According to Sergio Alonso, from the sales department of Cosanse, the largest cooperative in Zaragoza, the first sales operations have so far been very different to last year's. "Prices are lower at the start of this campaign. There is a greater supply and we expect more competition and, therefore, more pressure on prices. We started with a lot of uncertainty, since we still have to sell 85% of the fruit."
The heat wave is having a good impact on the demand, although it is taking a toll on the production. "The high temperatures are good when it comes to boosting the demand for stone fruit, although it also accelerates the ripening and causes sizes to fall a bit short. There have even been cases of burned fruit skin in some farms in the area," he says. When the fruit ripens so quickly, it becomes more difficult to properly plan the product's marketing," he says.

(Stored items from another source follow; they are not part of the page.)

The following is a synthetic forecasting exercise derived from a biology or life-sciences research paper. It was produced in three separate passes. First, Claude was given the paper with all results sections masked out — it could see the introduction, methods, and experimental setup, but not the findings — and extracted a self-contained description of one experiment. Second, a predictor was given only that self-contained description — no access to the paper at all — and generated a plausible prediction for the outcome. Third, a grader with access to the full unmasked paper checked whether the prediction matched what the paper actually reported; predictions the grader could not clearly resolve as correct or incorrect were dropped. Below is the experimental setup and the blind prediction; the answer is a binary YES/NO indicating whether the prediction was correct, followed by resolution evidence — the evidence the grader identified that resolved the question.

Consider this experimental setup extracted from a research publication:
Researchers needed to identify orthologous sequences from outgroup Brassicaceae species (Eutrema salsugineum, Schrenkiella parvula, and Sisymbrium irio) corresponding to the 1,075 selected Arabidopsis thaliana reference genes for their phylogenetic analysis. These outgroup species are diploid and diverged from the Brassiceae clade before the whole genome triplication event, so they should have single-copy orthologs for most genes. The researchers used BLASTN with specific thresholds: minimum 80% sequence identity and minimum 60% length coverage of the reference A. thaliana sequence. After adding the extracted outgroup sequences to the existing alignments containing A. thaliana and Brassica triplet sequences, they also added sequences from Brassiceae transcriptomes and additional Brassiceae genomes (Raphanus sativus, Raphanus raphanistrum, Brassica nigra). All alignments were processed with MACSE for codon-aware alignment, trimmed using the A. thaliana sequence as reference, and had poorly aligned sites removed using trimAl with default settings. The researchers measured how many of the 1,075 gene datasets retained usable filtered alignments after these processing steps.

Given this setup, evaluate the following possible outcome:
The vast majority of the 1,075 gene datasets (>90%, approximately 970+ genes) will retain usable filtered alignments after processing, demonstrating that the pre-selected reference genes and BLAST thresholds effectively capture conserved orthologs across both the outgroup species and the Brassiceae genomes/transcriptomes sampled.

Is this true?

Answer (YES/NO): YES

Fewer cherries and 40% higher prices this year
Meanwhile, the province's cherry campaign is about to end. For the cooperative, the harvest, which kicked off earlier this year, has been smaller in terms of volume, having marketed around 25% less than last season. However, "thanks to the fruit's good quality and sizes, and to the fact that the marketing conditions have been ideal, the average price has been 40% higher. We have also been under less pressure from the competition of other countries, such as Greece, Turkey and the European countries where we ship the fruit," says Sergio Alonso.
"Stone fruit exports are no longer profitable"

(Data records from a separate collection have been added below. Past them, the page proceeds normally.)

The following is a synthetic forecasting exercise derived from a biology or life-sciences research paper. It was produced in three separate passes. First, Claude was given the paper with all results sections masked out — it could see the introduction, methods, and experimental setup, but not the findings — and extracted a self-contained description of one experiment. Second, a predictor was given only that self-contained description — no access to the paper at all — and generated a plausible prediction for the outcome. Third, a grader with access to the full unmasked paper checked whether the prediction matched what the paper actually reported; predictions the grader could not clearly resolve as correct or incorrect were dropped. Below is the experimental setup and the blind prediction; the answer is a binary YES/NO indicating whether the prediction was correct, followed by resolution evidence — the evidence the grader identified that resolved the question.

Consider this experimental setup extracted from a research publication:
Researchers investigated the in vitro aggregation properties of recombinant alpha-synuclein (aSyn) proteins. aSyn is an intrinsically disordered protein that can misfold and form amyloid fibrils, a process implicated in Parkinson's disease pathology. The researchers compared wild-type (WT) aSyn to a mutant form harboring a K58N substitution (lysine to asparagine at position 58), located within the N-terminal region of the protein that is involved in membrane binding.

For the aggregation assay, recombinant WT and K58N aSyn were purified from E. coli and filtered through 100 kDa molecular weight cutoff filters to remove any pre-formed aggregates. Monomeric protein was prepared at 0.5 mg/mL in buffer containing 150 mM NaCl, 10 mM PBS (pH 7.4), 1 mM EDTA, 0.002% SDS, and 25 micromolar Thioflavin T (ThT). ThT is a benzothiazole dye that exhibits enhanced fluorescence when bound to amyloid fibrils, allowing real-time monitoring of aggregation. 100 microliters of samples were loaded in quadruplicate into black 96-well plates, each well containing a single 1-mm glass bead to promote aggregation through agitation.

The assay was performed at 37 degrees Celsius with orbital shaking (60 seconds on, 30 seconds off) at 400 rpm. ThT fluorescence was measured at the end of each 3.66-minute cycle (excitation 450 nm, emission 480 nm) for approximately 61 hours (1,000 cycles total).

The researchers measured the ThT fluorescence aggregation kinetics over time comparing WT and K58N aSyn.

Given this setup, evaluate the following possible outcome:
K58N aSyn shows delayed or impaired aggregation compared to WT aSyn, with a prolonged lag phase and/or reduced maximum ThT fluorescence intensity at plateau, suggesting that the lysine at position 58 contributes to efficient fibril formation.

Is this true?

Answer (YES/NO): NO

Since the introduction of the Russian veto, the stone fruit sector has been going though some difficult years, with prices under high pressure and very small profit margins. "The export of stone fruit, which used to be highly profitable, has ceased to be so in recent seasons, with the exception of cherries. The last three campaigns are a testament to this, as products such as nectarines are achieving a greater profitability in the Spanish market. It seems that the export markets are becoming a place in which to deliver large volumes. In any case, the truth is that prices continue to be set in the North European markets. In those places, as soon as they hear that there has been a greater fruit production, prices automatically fall, regardless of the quality of the product or the costs in new packaging and labeling or transport," says the producer and marketer.
"We should certainly not forget that Spain, with more than 46 million inhabitants and a huge presence of tourists in the summer months, is a market with a lot of potential. In this market, we work with five large supermarket chains established in the area of the Mediterranean coast and we really notice the increase in consumption in summer, thanks to the influx of tourism," says Sergio Alonso.